> What you have to do
Which of the lines below contain the word "distance" with its case matching exactly? Pull out each such line in full.

■ ■ ■ ■ ■

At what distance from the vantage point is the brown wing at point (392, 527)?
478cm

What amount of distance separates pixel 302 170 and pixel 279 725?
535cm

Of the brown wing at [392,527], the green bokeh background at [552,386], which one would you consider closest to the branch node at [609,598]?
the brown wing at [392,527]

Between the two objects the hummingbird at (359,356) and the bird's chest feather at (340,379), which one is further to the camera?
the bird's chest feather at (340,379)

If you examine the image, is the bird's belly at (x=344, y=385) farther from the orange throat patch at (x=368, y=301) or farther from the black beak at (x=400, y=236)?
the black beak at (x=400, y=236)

■ ■ ■ ■ ■

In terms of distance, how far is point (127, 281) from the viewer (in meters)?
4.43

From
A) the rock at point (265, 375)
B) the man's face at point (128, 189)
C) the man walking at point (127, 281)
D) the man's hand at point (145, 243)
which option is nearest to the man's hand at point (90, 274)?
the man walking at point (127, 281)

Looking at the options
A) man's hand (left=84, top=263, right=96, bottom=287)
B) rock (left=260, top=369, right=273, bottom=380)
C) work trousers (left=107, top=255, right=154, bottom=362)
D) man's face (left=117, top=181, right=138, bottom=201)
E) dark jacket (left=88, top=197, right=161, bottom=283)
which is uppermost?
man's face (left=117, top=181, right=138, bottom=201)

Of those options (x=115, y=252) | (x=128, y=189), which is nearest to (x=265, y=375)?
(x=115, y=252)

■ ■ ■ ■ ■

> Correct result
At what distance from the vantage point is the brown wing at point (392, 527)?
What amount of distance separates pixel 302 170 and pixel 279 725?
In terms of distance, how far is point (127, 281) from the viewer (in meters)?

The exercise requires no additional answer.